Organisers of the new Australian National Road Series opener the Tour de Perth are taking a global approach to the running of the April event, gaining the support of locally-based mining giant Woodside Petroleum as naming rights sponsor and additional support from retailer, Target.
The Tour de Perth will kick off the NRS on April 11, with a 20km individual time trial taking around Rottnest Island. April 13 will see a tough double-header starting with a 120km road race around the Perth Hills, followed by a one-hour criterium in Kalamunda Town Centre. The Tour concludes on April 14 with a 112km road race in central Perth and Kings Park.
In 2013, the NRS is very much a national competition, with events taking place in all states and territories with the exception of the Northern Territory. While on paper, the expansion of the series is a good thing, there have been rumblings of concern from east coast-based teams that the costs of transporting riders, staff and equipment to the other side of the country makes the trip prohibitive. It's an issue that Tour de Perth organiser Craig Smith-Gander confronted head-on.

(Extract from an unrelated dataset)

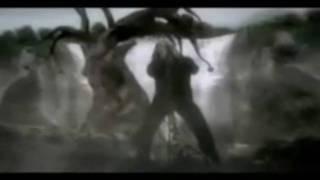 Symphony X - Serpent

"I recognise that it's a long way to come to Perth," he told Cyclingnews. "It's always an issue as an event owner in Western Australia that people have to come across the Nullabor. When it's going the other way, West Australians understand it - we travel all the time.
"We're going out of our way to have a really good prize pool - which is much better than any comparable race in Australia, have accommodation and motor vehicles thrown in which will make it easier on their budgets."
Teams will be provided with transportation from the moment they reach the airport in Perth and as a "worst case scenario" accommodation will be heavily subsidised by CIC Events.
"Hertz has sponsored all of the events we've had for a number of years now and they're a very good sponsor," explained Smith-Gander.
"Every team that comes from overseas or the eastern states will get a team car which will be provided to them free of charge for the course of the event. We will then have a number of buses and coaches which will then ferry the troops around."
Admittedly, the inclusion of the ITT could prove costly for teams with the need for at least two bikes per rider to be transported from their base, but Smith-Gander was unwilling to put restrictions on time trial equipment unlike some other events which include stages against the clock. It's a view very much in line with the bigger picture approach for the NRS in 2013.
"We won't specify TT bikes, but we won't stipulate road bikes either," he explained. "Teams can do what they want, but my view is if we are going to have a professional national series we should encourage the use of the best equipment."
While the Cycling WA-owned event is not new, it's reappearance on the calendar after a two-year absence is due to the input of CIC Events, which had originally proposed a UCI 2.1 event for Western Australia only to fall short of funding late last year.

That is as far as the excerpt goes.